This is the second article in our new series The Ugly Side of the Beauty Industry that explores the seemingly harmful and at times toxic stories that make the news. Here, we look at the YouTube drama between Tati Westbrook and James Charles that rocked the online beauty community.

Thanks to social media, we get a front row seat into our favourite celebrities and influencer’s fabulous lives. But as it is with everything in life, with the good comes the bad — and the ugly.

For two weeks in May, a very public feud between three prolific YouTube beauty vloggers — and former friends — Tati Westbrook, James Charles and Jeffree Star showed us the ugly side of YouTube’s beauty community.

So, what happened? And why is this feud important?

It comes down to “cancel culture”, a trend first seen in 2018 that sees online mobs jumping on users for making mistakes or comments that come across as offensive. The term refers to boycotting and publicly shaming someone (or cancelling them), typically on social media. This usually happens when a celebrity or public figure has been controversial or offensive.

This is showcased perfectly by the beauty community’s reaction to Tati and James’ feud.

In case you haven’t been following the YouTube drama, here’s a quick overview:

Tati Westbrook is an OG beauty guru on YouTube and founder of Halo Beauty. She started posting videos in 2010 and has become one of the most respected makeup channels on YouTube.

James Charles is the beauty wunderkind who has amassed over 16 million subscribers in the two years he’s been on YouTube.

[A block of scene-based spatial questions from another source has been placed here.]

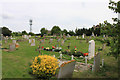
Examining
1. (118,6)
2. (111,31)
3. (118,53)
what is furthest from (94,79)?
(118,6)

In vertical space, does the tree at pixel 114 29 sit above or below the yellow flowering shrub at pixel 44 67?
above

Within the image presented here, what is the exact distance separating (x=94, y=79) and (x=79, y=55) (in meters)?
5.41

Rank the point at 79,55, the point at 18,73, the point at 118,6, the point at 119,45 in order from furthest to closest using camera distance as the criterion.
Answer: the point at 79,55, the point at 18,73, the point at 118,6, the point at 119,45

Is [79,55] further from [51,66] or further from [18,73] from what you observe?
[18,73]

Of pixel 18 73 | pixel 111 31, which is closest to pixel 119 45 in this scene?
pixel 111 31

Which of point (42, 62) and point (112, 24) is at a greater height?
point (112, 24)

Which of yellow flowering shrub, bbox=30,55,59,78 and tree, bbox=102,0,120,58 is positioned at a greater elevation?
tree, bbox=102,0,120,58

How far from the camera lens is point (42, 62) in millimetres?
5379

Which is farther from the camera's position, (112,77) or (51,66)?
(112,77)

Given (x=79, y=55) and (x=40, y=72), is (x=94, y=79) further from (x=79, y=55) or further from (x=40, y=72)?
(x=79, y=55)

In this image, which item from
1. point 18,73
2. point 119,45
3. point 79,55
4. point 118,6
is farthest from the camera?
point 79,55

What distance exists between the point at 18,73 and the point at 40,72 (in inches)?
66.6

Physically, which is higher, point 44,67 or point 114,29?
point 114,29

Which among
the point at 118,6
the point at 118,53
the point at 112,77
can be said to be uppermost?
the point at 118,6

His high school yearbook photo went viral, and he has created a huge following with his “sisters” brand and ethos.

Tati recently had a public falling out with James that turned toxic very quickly. Fellow beauty vlogger Jeffrey Starr weighed in on it too and the YouTube beauty community went to war.

The drama started on April 23 after James posted an Instagram video about how he loves Sugar Bear Hair supplements after accepting a seemingly impromptu sponsorship deal with them at Coachella.

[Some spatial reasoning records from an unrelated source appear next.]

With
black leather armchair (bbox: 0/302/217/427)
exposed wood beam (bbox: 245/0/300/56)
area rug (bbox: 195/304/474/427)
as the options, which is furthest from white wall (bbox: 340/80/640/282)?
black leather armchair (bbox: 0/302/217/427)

Tati, as the owner of Halo Beauty hair supplements, felt betrayed by James. She had acted as his mentor and helped him grow his YouTube channel and was upset he had advertised her competition.

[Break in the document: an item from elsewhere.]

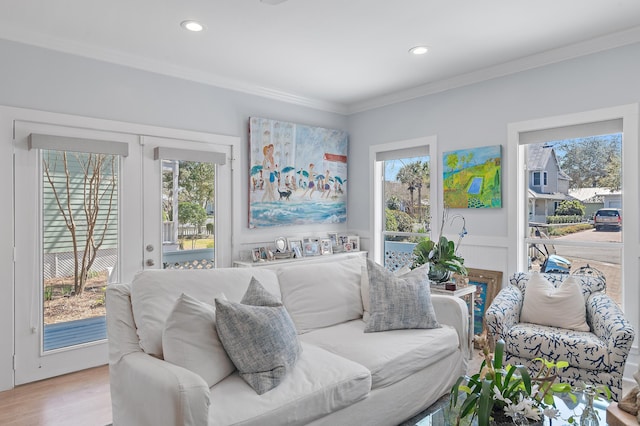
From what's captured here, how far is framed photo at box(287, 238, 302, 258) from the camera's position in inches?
173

So, she did what any grown woman would do (ahem) and posted an emotional video on her Instagram story.

Once James finds out that he hurt Tati’s feelings, he posts an apology on his Instagram story.

“This weekend, I did an Instagram story for sleep vitamins that I’ve been taking because the brand helped me with security when the crowd around me at Coachella became unsafe. I did not accept any money from this post. Tati has a vitamin brand, which I take on a daily basis, but in the moment, I did not think about the competition. I’ve supported Tati both online and off like she has done for me and am devastated that I hurt someone that I truly love and have endless respect for.”

On May 10, Tati released another 40-minute video, titled “BYE SISTER” saying the situation with James is actually about “way more than just vitamins’.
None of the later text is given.